Laconia’s 130-day voyage departed on 21 November 1922 and would arrive back in New York on 30 March 1923 after calling at 22 ports. The first continuous circumnavigation by a passenger liner headed westward through the Caribbean, the Panama Canal (it would be the first liner of its size to transit this canal), across the Pacific and back to the United States via the far East, the Suez Canal, the Mediterranean and the Atlantic. It did not visit Australia and New Zealand. 

As Laconia was the first it was accorded the warmest welcome of the four ships and since no ship like it had called at many of the ports since before the war it was greeted with enthusiastic delight. Laconia would pass its sister, Samaria, in the Indian Ocean – future meetings of Cunard ships during world cruises would become the norm.

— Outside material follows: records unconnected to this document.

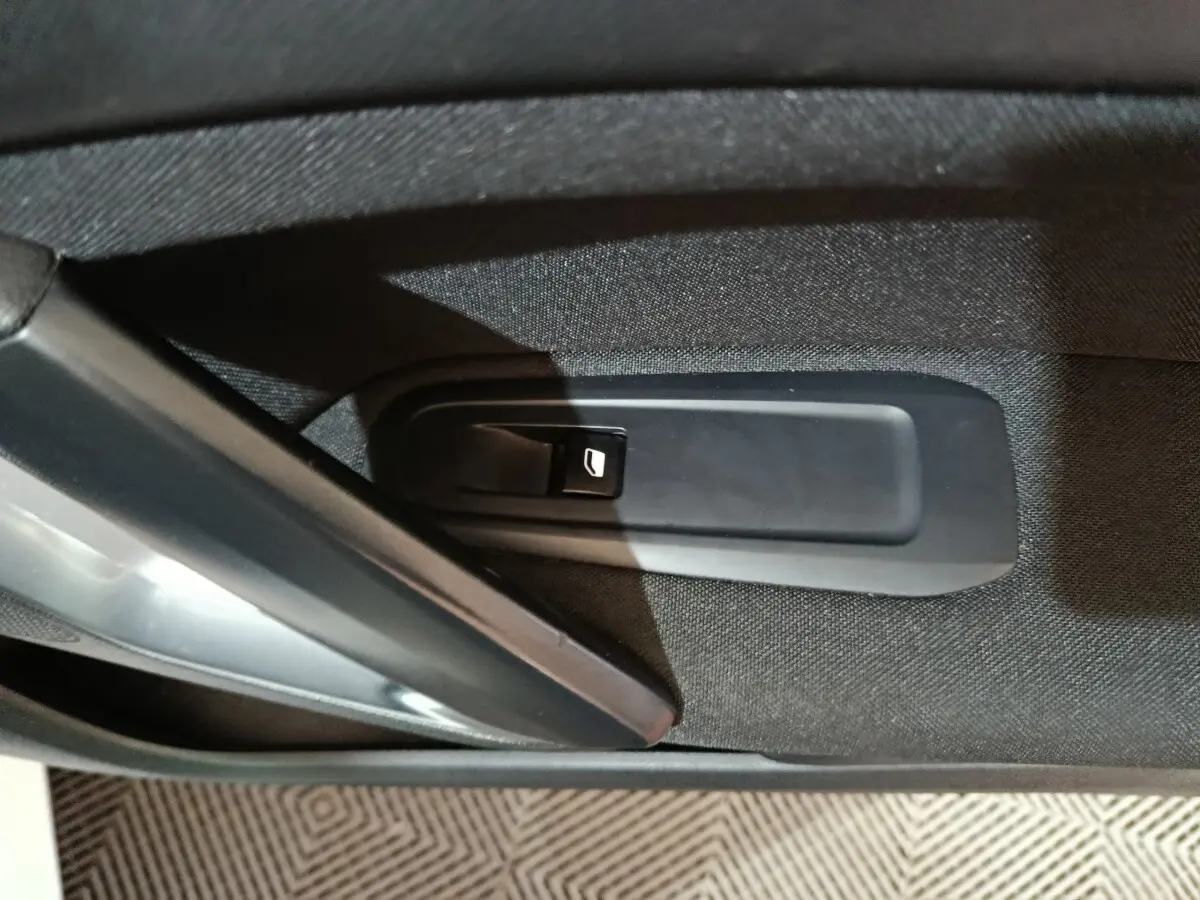 Gros plan sur la commande de lève-vitre côté gauche d'une Peugeot 308 blanche, intérieur tissu noir.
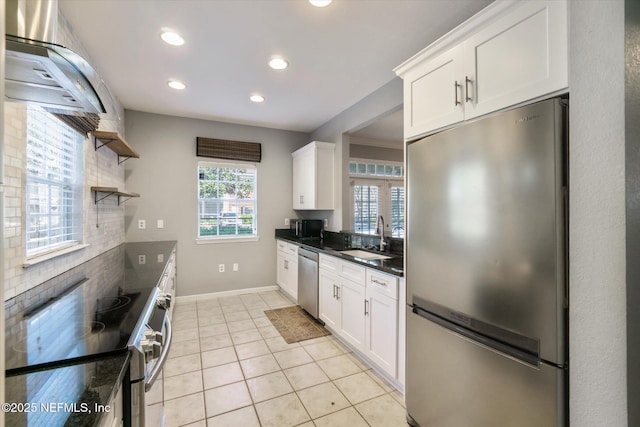 kitchen featuring white cabinets, stainless steel appliances, a sink, and light tile patterned flooring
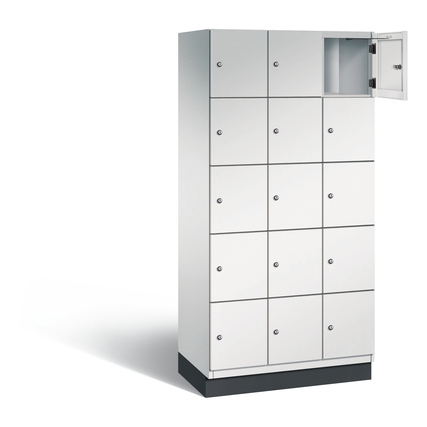 Schließfachschrank mit 15 Fächern, geöffnetes Fach, lichtgraue Oberfläche, auf Sockel.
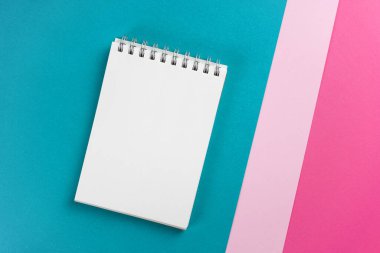 Modaya uygun turkuaz, pembe, morumsu kağıt üzerine not defteri. Çalışma alanı, çalışma konsepti. Model yap, boşluğu kopyala, üst görünüm, düz yat.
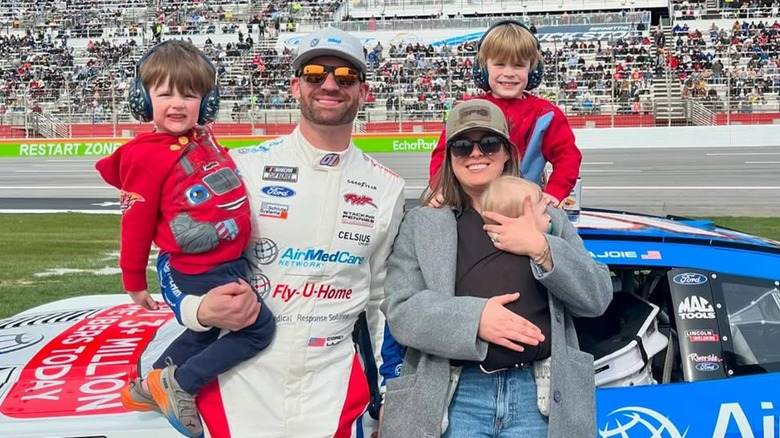Kelly LaJoie and Corey LaJoie smiling in sunglasses in front of Corey's car beside a racetrack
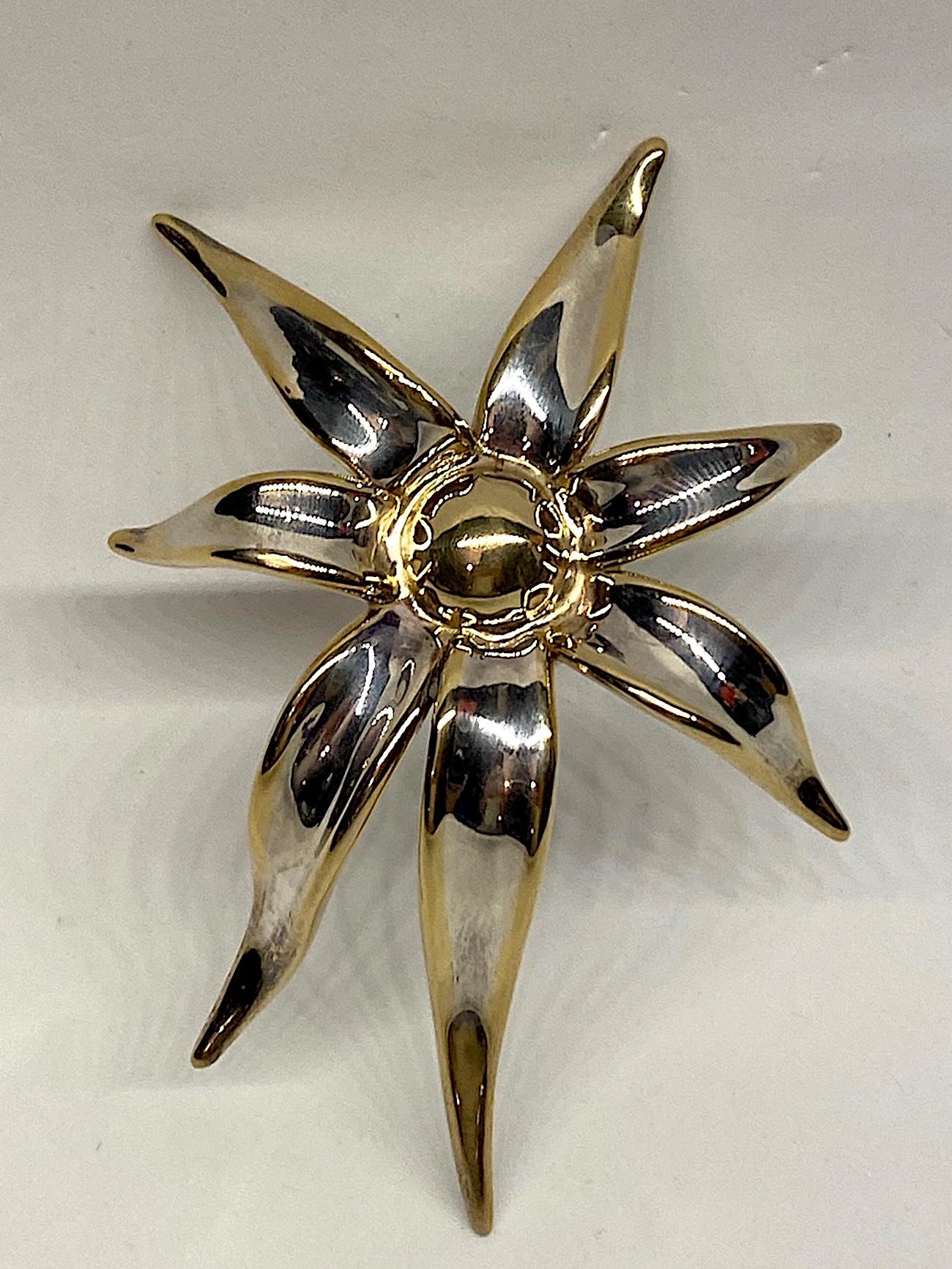 Artist made large huge seven petal flower brooch in sterling silver with gold accent from the 1980s. The brooch is 3.25 inches wide, 4.5 inches long and 1 inch high. The edges of the petals are accented in yellow gold plate as nice contrast to the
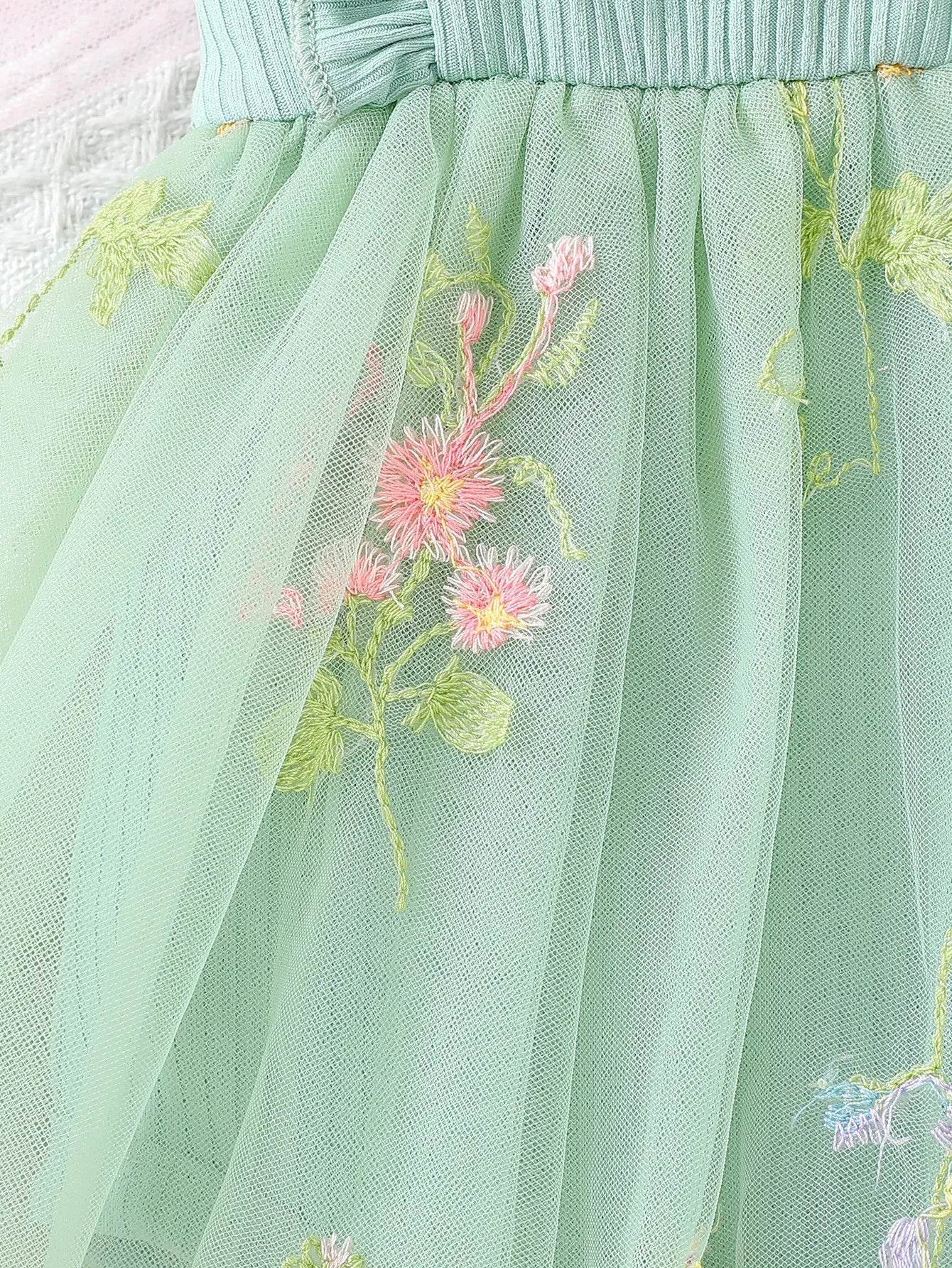 Green tulle skirt with floral embroidery on a light background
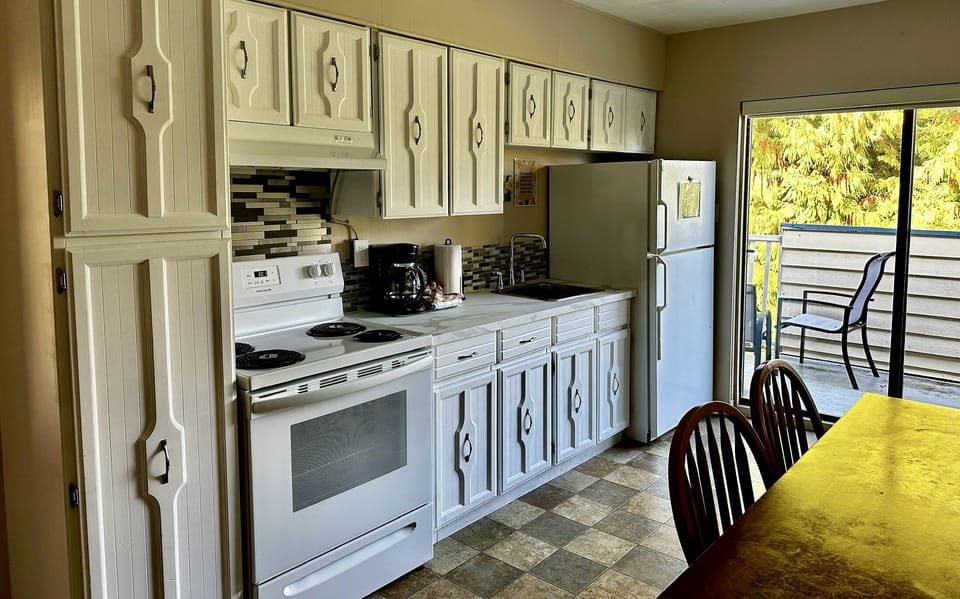 Suite, 2 Bedrooms | Private kitchen | Fridge, microwave, stovetop, coffee/tea maker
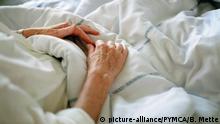 Elderly womans hands in a hospital bed in Copenhagen |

To commemorate the completion of such an historic voyage the ‘Laconia Cup’ was presented to Captain F G Brown RNR by American Express. Today this important item resides on Queen Victoria in her Cunardia Exhibition.

Franconia would assume the World Cruise mantle and undertake several before 1939 while Laconia would revert to its Atlantic shuttle sailing from Liverpool to Cobh to Boston to New York. Laconia would also make occasional voyages from Hamburg, and in the 1930s was engaged to a large extent on cruise service. In January 1938 the vessel left Liverpool on a 52-day cruise covering 14,108 miles. 

Laconia was sunk in 12 September 1942 after being hit by two torpedoes.